Aviva, which faced questions about the continued tenure of Moss and its pay policies at the annual meeting, had attempted to head off a revolt with last-minute changes to its pay policies on Monday.

Moss waived a 4.8% pay rise that would have pushed his basic salary through £1m. The company also promised to change its policies on “golden hellos” for new directors following the £2.2m package it handed to Trevor Matthews, who joined to head the UK business from Friends Life in November.

The move by Aviva to alter its pay policies came barely a week after Barclays also tried – and failed – to stem a rebellion over its pay policies at its annual meeting. Some 31.5% of investors failed to back the Barclays pay report, which contained details of the £17m pay package for chief executive Bob Diamond and a further £5.7m payout to cover his tax bill.

Also on Thursday, some 40% of investors at satellite communications group Immarsat’s annual meeting failed to support the remuneration report, while 15% of investors at household products group Reckitt Benckiser voted against its pay policies. More than 30% of investors failed to support the remuneration report at Premier Foods and 20% of investors failed to back pay at support services company Carillion. In Switzerland, some 40% of investors failed to back the pay policies of Swiss bank UBS.

This week mining company Xstrata and hedge fund group Man have also faced protests against their pay policies, with a 45% protest at Xstrata and 15% disapproval at Man.

Scott Wheway, chairman of Aviva’s remuneration committee, conceded at the annual meeting that “we could and should have done more to engage with shareholders”.

Even though Moss was reelected as a director with 95% of the proxy votes, several private shareholders bluntly called for him to go along with the outgoing chairman Colin Sharman. One said: “We no longer have confidence in Mr Moss as our chief executive.”

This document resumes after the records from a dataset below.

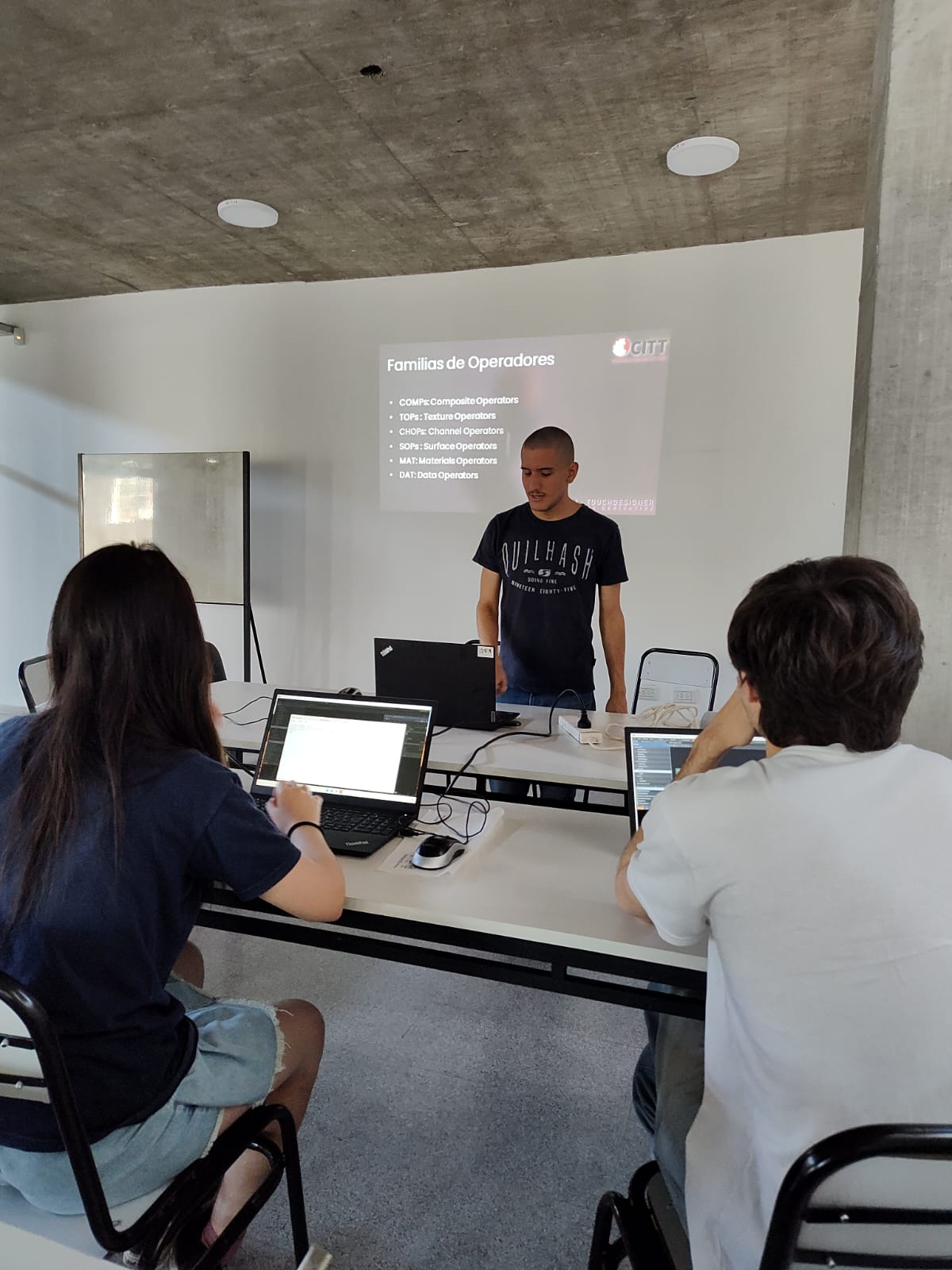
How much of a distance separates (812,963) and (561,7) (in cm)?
251

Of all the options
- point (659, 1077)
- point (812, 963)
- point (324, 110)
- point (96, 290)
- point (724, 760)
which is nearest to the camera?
point (812, 963)

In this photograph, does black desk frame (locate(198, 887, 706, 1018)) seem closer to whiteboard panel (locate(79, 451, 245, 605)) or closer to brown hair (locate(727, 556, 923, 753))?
brown hair (locate(727, 556, 923, 753))

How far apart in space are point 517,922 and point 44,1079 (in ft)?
2.36

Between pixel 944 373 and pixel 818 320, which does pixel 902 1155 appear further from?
pixel 818 320

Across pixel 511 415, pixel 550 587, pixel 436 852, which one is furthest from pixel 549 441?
pixel 436 852

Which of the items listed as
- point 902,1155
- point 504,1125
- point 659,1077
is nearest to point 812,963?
point 902,1155

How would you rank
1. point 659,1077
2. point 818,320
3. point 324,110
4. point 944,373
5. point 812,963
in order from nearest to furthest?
point 812,963
point 659,1077
point 944,373
point 324,110
point 818,320

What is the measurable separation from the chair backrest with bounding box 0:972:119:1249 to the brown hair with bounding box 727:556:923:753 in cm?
93

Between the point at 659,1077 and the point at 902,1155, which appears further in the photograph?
the point at 659,1077

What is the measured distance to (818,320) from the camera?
3701 mm

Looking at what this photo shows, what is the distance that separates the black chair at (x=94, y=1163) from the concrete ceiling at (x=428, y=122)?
2.58 metres

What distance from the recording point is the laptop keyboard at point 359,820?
1690 millimetres

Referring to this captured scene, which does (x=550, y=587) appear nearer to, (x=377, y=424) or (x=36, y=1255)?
(x=377, y=424)

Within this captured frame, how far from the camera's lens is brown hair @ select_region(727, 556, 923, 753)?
926 millimetres
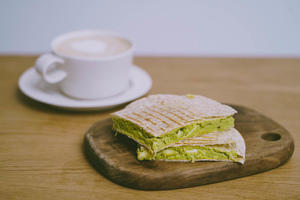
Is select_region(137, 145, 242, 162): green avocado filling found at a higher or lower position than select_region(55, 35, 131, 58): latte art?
lower

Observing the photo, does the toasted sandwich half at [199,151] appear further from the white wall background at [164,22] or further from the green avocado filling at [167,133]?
the white wall background at [164,22]

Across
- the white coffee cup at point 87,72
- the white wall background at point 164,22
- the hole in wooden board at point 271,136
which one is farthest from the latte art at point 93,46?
the white wall background at point 164,22

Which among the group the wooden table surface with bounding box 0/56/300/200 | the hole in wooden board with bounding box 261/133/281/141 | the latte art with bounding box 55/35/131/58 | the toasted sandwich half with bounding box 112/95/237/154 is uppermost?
the latte art with bounding box 55/35/131/58

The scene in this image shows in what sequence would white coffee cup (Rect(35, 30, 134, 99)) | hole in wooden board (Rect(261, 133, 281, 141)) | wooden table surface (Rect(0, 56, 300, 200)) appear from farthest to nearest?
1. white coffee cup (Rect(35, 30, 134, 99))
2. hole in wooden board (Rect(261, 133, 281, 141))
3. wooden table surface (Rect(0, 56, 300, 200))

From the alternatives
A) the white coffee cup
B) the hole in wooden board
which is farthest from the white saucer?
the hole in wooden board

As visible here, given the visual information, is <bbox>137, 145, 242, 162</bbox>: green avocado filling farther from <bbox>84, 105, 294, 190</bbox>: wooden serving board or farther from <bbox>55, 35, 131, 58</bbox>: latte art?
<bbox>55, 35, 131, 58</bbox>: latte art

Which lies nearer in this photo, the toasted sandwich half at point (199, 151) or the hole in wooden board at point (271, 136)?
the toasted sandwich half at point (199, 151)

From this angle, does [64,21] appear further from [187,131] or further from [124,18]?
[187,131]
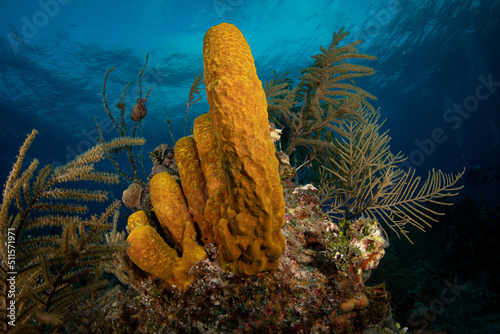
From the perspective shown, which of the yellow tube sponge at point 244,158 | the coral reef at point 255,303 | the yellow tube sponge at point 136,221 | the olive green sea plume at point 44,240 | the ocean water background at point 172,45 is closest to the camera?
the olive green sea plume at point 44,240

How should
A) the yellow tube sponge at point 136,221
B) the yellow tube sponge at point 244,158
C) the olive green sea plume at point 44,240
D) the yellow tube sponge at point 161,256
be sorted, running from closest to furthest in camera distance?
1. the olive green sea plume at point 44,240
2. the yellow tube sponge at point 244,158
3. the yellow tube sponge at point 161,256
4. the yellow tube sponge at point 136,221

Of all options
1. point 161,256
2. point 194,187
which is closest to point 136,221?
point 161,256

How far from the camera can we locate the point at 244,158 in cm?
170

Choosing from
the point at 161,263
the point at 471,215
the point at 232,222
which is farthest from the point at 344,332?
the point at 471,215

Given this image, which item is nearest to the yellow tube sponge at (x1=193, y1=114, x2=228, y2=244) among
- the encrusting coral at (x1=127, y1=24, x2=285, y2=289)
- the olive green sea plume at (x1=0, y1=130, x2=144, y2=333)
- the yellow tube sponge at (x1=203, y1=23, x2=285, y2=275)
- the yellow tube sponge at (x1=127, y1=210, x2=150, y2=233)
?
the encrusting coral at (x1=127, y1=24, x2=285, y2=289)

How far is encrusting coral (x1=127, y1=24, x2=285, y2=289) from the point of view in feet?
5.67

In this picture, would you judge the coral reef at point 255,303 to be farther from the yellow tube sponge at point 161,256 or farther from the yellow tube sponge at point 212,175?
the yellow tube sponge at point 212,175

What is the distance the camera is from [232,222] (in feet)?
6.10

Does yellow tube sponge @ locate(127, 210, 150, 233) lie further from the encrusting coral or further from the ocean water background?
the ocean water background

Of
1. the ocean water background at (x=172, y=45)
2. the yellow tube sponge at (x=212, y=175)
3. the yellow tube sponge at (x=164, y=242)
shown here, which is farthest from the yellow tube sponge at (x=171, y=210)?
the ocean water background at (x=172, y=45)

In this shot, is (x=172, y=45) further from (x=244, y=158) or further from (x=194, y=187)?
(x=244, y=158)

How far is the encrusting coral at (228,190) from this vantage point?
173cm

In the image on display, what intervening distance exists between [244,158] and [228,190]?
0.47 meters

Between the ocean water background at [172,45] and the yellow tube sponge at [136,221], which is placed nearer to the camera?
the yellow tube sponge at [136,221]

Two major City investors are thought to have attended the meeting – usually dominated by private investors – in person although some institutions were reluctant to speak out as Aviva owns a large investment arm, Aviva Investors.

“This is only the fourth FTSE100 [company] to lose the vote on remuneration policy since it became mandatory ten years ago. The company needs to make good on its commitments to talk to shareholders and revise its approach in the future,” said Alan MacDougall, managing director of shareholder advisory body Pirc.

FairPensions, which this week launched a website aimed at encouraging pension savers to urge their City fund manager to take a stand on pay, said the Aviva vote showed the need for change.

Louise Rouse, director of engagement at FairPensions, said: “Given that there have been only 18 votes against remuneration reports since 2002, the defeat of Aviva’s remuneration report is hugely significant. This shows that investors are waking up to the problem of high pay. But defeats of this sort, as exposed by last week’s result at Barclays, remain all too rare. This result reinforces the need for the shareholder vote on pay to be binding, but there is still a long way to go if shareholders are to be an effective force in holding companies to account.”

A consultation by business secretary Vince Cable on proposals to make votes on some elements of pay packages binding – rather than advisory as is currently the case – closed last week.